Image and question records
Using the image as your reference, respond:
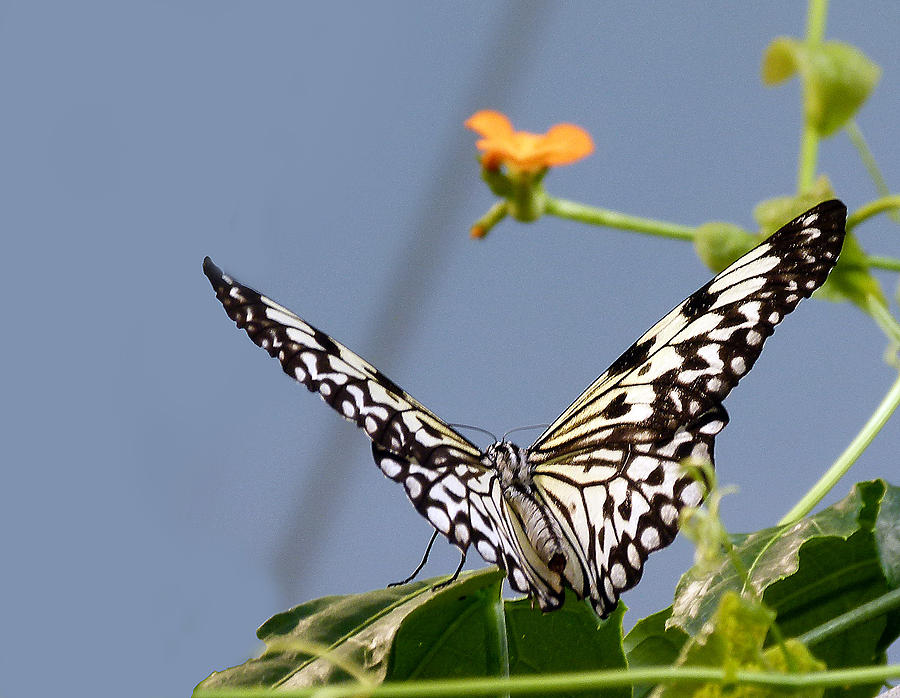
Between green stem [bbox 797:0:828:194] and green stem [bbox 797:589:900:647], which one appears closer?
green stem [bbox 797:589:900:647]

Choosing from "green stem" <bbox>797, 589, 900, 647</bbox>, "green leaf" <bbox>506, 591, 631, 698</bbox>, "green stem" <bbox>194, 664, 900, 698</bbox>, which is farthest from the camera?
"green leaf" <bbox>506, 591, 631, 698</bbox>

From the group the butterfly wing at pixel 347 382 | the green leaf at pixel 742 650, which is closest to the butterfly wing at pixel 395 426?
the butterfly wing at pixel 347 382

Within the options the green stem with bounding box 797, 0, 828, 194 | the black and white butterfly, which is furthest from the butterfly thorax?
the green stem with bounding box 797, 0, 828, 194

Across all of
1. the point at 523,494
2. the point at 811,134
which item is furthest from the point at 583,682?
the point at 811,134

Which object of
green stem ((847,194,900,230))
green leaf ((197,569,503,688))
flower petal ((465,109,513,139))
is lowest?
green leaf ((197,569,503,688))

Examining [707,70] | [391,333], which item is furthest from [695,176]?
[391,333]

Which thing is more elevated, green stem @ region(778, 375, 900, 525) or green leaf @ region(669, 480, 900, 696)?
green stem @ region(778, 375, 900, 525)

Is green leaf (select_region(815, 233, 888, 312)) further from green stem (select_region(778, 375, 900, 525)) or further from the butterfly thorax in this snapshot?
the butterfly thorax
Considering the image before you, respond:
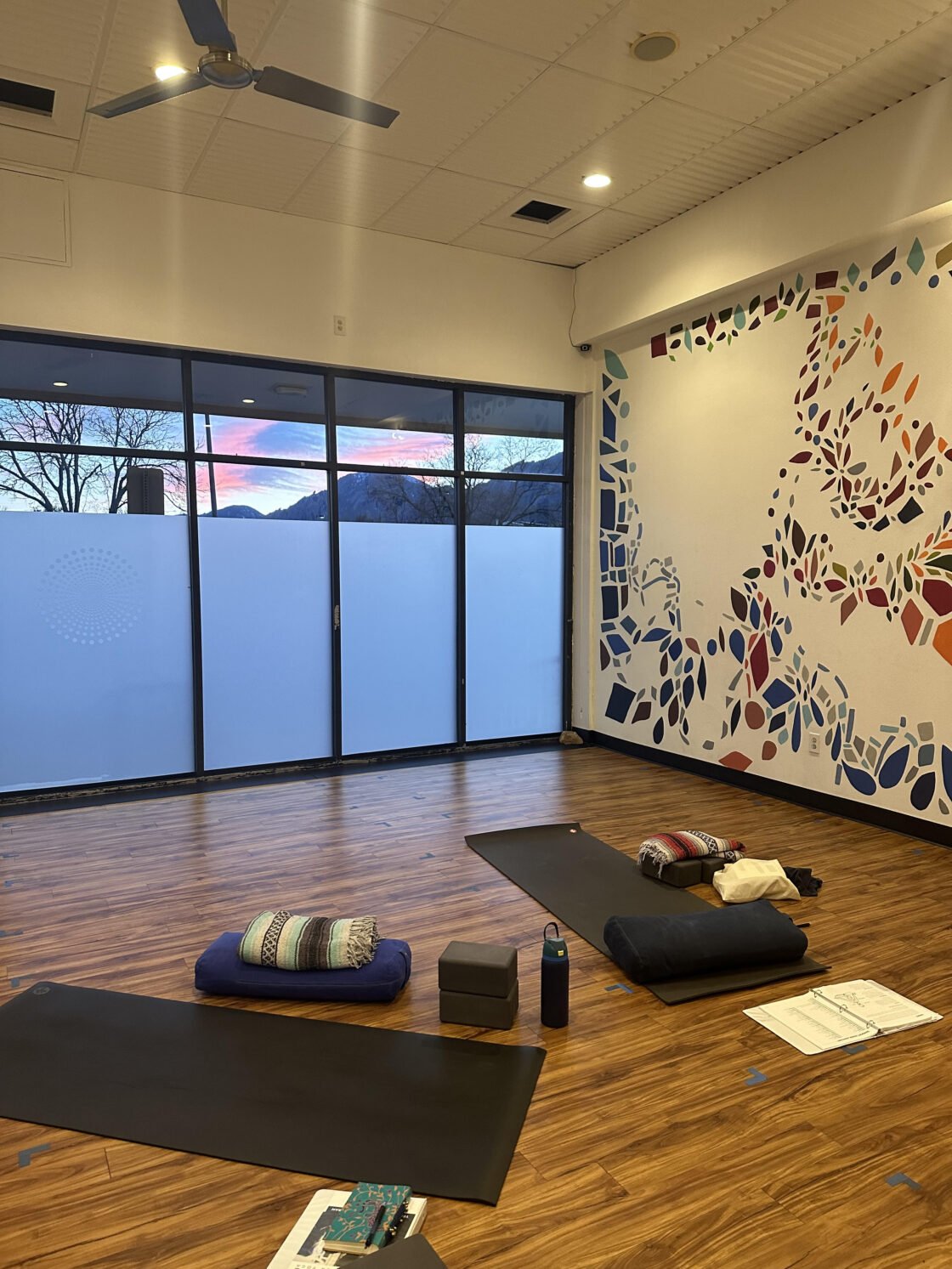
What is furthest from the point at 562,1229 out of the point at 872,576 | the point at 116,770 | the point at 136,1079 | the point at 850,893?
the point at 116,770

• **What is required**: Where in the records does the word "stem" appear? Copy out every line that contains it.

• **Task result**:
Between green stem [bbox 797:0:828:194] and green stem [bbox 797:589:900:647], which one appears closer?
green stem [bbox 797:589:900:647]
Choosing from "green stem" <bbox>797, 589, 900, 647</bbox>, "green leaf" <bbox>506, 591, 631, 698</bbox>, "green stem" <bbox>194, 664, 900, 698</bbox>, which is farthest from the camera?
Within the options the green stem with bounding box 797, 0, 828, 194 | the black and white butterfly, which is furthest from the butterfly thorax?
the green stem with bounding box 797, 0, 828, 194
green stem ((847,194,900,230))
Which thing is more elevated, green stem @ region(778, 375, 900, 525) or green leaf @ region(669, 480, 900, 696)?
green stem @ region(778, 375, 900, 525)
Is green leaf (select_region(815, 233, 888, 312)) further from green stem (select_region(778, 375, 900, 525)) or further from the butterfly thorax in this snapshot?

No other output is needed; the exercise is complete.